Whisk vinegar, mustard, and honey together.  Slowly whisk in olive oil until it’s incorporated. Season with salt and pepper. Cover and refrigerate for 30 minutes before serving. Shake before serving.


Caesar Dressing
(from Smitten Kitchen)
Yields about 1/2 cup

  • 2 Tbsp mayonnaise
  • 1 Tbsp fresh lemon juice
  • 1/2 tsp Dijon mustard
  • 1 small garlic clove, minced (about 1 tsp of the jarred stuff)
  • 1/2 tsp Worcestershire sauce, plus a little more if you like
  • 1 oil-packed anchovy fillet, finely chopped (optional, I never use this)
  • 1/4 cup extra-virgin olive oil
  • sea salt and freshly ground black pepper, to taste
  • 1/8 cup shredded parmesan cheese (optional, you can just add it to the salad directly)

Whisk all except olive oil and cheese together.  Slowly whisk in olive oil until it’s incorporated.  Season with salt and pepper. Add parmesan cheese. Cover and refrigerate for 30 minutes before serving.  Dressing can be made 1 day ahead.
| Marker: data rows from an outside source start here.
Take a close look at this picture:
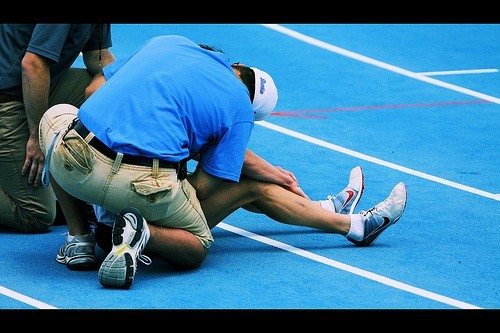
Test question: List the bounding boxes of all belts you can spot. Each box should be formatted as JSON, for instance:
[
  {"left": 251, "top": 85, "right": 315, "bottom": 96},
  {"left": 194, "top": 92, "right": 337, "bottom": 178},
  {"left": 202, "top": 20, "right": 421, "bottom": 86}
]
[{"left": 74, "top": 121, "right": 178, "bottom": 168}]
Note: Since you use prepared mayonnaise for this instead of the traditional raw egg, you don’t have to worry about serving raw egg to kids.  If you are a traditonalist, you can use one raw egg in place of the mayonnaise.


Poppy Seed Dressing
(from “The Lady & Sons Savannah Country Cookbook” by Paula Deen)
Yields 1 1/4 cups

  • 1/3 cup honey
  • 1/4 cup red wine vinegar
  • 1 Tbsp Dijon mustard
  • 1 Tbsp minced onion
  • 1 tsp Paula’s house seasoning (or 2/3 tsp salt, 1/6 tsp black pepper, 1/6 tsp garlic powder)
  • 1 Tbsp poppy seeds
  • 3/4 cup extra-virgin olive oil

Combine all ingredients except oil in a blender.  Process on low, gradually adding oil.  Chill; shake or stir before serving.  Note: Her directions call for a blender, but if you whisk vigorously, you can make it in a bowl as well.

This is great sweet dressing to serve with fruit such as strawberries or on a green salad that features fruit.